Monroy Bracamontes did not make a secret of the fact that he was using
several names. On Facebook, he created at least two pages under
different aliases, and the two
aliases were “friends” with each other.
“This
is a very muddy investigation with multiple identities,” Sgt. Lisa
Bowman, a spokeswoman for the Sacramento County sheriff, said Tuesday.
Two
Sacramento County deputies approached Mr. Monroy Bracamontes and his
wife on Friday as they sat in the car in front of a Motel 6 in a
Sacramento neighborhood where
business owners had complained about a series of thefts, drug dealing
and other crimes, Sergeant Bowman said.
“They
were just sitting in the car — not looking to go in or out anywhere —
and that obviously raised a red flag in this area,” Sergeant Bowman
said. “The officers simply
just tried to approach them, and they just didn’t get that far. The
shots came from within the car very quickly, and that’s what started
everything.”
After
killing the Sacramento deputy, Daniel Oliver, with a handgun, Mr.
Monroy Bracamontes shot a motorist, Anthony Holmes, while trying to take
his car, Sergeant Bowman
said. Mr. Holmes is recovering from multiple gunshot wounds.
The
couple then fled to Placer County, northeast of Sacramento. There, Mr.
Monroy Bracamontes shot and killed a sheriff’s detective, Michael Davis,
and wounded a third
officer using an AR-15 assault rifle, according to the charges against
him. The couple is also charged with attempting to murder two other
Placer County deputies.
Immigration officials said the rapid identification of the suspect showed that federal programs now in place were effective.
“This
is underscores why technology like Secure Communities is so important,”

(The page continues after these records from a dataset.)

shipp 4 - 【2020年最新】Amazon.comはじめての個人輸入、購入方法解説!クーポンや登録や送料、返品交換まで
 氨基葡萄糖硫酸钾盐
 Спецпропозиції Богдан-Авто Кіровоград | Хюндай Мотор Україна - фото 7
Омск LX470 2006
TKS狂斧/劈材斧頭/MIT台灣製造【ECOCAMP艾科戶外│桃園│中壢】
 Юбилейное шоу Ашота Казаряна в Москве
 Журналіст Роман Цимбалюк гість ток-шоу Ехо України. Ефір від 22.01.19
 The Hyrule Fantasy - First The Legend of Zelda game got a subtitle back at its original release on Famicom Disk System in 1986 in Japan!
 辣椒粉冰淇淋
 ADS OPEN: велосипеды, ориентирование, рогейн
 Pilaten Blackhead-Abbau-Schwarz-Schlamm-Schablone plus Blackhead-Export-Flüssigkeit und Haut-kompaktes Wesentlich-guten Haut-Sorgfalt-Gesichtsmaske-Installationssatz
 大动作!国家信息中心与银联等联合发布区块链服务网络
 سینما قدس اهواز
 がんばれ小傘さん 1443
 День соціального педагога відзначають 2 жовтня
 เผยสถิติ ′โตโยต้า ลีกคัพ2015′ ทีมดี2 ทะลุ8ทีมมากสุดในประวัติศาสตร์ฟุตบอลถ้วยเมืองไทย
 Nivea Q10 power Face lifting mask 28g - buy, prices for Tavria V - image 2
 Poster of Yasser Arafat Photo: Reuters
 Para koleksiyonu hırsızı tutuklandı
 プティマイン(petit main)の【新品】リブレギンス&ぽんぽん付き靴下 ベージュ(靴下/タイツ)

said Virginia Kice, a spokeswoman for Immigration and Customs
Enforcement. “It relies on
fingerprints, and it gives us a virtual presence in jails and prisons
across the country.”
Last
fall, California passed a law known as the Trust Act under which
traffic violations that do not result in an arrest would not activate
any alert to federal immigration
authorities, said Kevin R. Johnson, the dean of the law school at the
University of California, Davis.
“This
is a tragic case that is already being used by advocates to argue
against any kind of changes,” Mr. Johnson said. “But everyone agrees
that this is the sort of person
we should be focused on not having here.”